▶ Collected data
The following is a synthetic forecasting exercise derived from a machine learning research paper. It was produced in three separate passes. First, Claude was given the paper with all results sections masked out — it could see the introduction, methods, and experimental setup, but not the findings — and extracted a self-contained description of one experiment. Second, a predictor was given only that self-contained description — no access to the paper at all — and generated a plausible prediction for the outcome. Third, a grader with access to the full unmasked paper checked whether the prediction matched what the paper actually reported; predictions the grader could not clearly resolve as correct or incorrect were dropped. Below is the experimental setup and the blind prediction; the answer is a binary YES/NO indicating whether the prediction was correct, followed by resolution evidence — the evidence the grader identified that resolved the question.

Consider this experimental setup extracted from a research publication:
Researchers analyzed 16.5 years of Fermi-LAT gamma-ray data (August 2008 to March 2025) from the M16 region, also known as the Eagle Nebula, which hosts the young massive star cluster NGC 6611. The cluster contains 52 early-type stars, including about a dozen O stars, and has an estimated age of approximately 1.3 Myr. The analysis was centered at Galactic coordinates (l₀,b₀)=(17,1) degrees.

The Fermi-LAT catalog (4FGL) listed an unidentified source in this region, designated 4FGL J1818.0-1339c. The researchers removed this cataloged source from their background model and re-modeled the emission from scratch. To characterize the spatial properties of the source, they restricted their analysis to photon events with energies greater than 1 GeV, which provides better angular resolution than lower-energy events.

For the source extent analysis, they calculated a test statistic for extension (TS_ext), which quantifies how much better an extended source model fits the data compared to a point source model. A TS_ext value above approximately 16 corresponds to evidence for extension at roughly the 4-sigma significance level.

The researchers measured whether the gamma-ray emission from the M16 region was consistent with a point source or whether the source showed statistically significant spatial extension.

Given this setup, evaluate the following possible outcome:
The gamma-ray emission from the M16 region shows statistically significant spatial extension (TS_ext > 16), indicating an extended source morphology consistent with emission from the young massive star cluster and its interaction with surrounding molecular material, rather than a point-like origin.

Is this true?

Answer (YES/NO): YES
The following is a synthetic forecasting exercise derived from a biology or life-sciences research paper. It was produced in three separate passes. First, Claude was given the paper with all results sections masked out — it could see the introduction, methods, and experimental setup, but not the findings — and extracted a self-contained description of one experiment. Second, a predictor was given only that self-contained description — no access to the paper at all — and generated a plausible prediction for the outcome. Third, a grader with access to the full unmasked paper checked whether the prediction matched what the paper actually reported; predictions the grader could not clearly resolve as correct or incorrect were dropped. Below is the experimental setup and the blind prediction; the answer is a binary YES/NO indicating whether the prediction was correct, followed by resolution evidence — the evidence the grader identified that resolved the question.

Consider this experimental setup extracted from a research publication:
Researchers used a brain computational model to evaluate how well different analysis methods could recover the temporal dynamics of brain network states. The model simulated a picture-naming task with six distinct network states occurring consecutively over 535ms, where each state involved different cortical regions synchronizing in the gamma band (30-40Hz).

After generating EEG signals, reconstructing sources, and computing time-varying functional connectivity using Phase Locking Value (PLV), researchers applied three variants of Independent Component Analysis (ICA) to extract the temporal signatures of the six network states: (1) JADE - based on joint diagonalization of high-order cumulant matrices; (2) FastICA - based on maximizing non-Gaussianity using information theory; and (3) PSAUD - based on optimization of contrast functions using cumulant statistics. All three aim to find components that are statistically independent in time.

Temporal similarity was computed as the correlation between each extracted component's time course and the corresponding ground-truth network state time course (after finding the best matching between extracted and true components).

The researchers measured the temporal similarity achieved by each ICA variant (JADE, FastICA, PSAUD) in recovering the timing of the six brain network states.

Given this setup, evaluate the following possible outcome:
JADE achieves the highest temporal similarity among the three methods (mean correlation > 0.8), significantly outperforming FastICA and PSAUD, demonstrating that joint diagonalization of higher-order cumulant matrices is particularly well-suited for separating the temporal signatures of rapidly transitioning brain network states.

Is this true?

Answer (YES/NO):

▶ PROBLEM DESCRIPTION
Show the lines above that include "massive".

▶ EXERCISE OUTPUT
Researchers analyzed 16.5 years of Fermi-LAT gamma-ray data (August 2008 to March 2025) from the M16 region, also known as the Eagle Nebula, which hosts the young massive star cluster NGC 6611. The cluster contains 52 early-type stars, including about a dozen O stars, and has an estimated age of approximately 1.3 Myr. The analysis was centered at Galactic coordinates (l₀,b₀)=(17,1) degrees.
The gamma-ray emission from the M16 region shows statistically significant spatial extension (TS_ext > 16), indicating an extended source morphology consistent with emission from the young massive star cluster and its interaction with surrounding molecular material, rather than a point-like origin.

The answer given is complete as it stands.